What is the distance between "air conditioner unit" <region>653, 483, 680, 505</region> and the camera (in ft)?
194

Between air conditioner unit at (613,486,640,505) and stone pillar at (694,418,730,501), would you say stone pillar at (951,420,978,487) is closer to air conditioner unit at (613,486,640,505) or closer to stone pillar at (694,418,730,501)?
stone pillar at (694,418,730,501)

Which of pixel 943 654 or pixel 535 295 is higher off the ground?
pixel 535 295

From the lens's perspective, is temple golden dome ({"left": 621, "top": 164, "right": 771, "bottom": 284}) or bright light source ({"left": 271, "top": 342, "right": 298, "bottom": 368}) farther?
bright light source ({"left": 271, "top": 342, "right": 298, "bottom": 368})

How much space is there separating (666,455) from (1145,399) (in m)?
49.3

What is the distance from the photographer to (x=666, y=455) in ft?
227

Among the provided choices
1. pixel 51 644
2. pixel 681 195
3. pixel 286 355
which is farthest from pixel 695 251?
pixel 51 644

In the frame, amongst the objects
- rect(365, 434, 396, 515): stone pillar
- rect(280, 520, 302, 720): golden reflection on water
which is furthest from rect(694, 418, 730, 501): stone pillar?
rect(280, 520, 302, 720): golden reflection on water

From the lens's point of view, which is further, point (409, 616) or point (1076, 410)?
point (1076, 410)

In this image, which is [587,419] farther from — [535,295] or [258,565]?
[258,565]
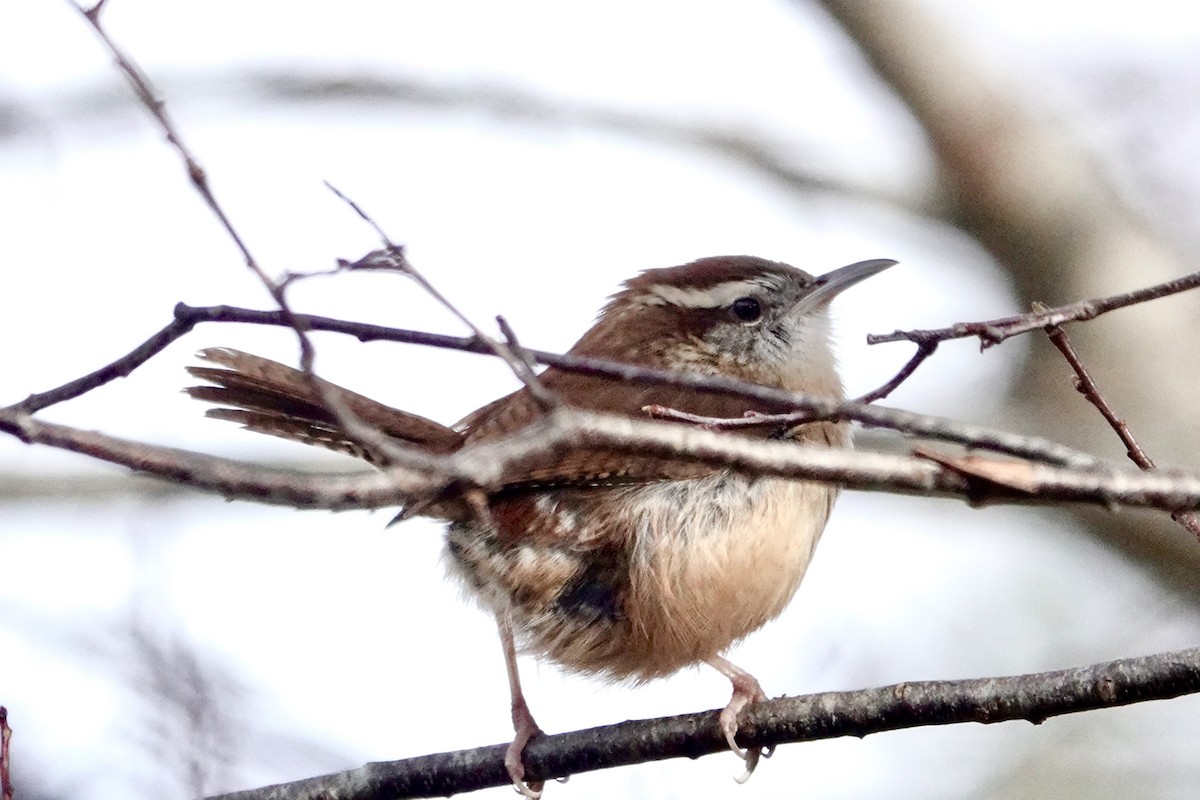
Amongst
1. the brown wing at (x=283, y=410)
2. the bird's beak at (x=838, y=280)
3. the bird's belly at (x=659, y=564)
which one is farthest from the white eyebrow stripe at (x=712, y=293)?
++++++++
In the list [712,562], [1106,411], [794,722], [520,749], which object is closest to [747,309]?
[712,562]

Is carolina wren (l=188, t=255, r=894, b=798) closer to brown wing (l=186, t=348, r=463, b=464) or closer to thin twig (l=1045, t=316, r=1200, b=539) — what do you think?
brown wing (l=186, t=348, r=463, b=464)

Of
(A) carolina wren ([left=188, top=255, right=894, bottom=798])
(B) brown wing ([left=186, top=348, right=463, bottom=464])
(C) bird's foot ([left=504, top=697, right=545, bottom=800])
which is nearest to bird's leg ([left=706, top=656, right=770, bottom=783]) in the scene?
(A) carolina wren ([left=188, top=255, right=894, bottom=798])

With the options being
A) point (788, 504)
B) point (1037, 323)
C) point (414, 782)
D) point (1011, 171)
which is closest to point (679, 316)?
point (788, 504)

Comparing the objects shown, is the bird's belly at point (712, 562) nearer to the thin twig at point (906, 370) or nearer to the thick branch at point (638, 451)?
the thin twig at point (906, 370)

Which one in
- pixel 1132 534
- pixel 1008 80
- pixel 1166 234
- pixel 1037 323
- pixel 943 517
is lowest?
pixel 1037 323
++++++++
Prompt:
Pull out every line in the records above that contains the word "point".

Answer below:
From the lens's point of view, which is further, point (409, 616) or point (1076, 410)?
point (1076, 410)
A) point (788, 504)
B) point (1037, 323)
C) point (414, 782)
D) point (1011, 171)
which is closest to point (679, 316)?
point (788, 504)
Comparing the objects shown, is the bird's belly at point (712, 562) nearer to the thin twig at point (906, 370) or nearer to the thick branch at point (638, 451)?
the thin twig at point (906, 370)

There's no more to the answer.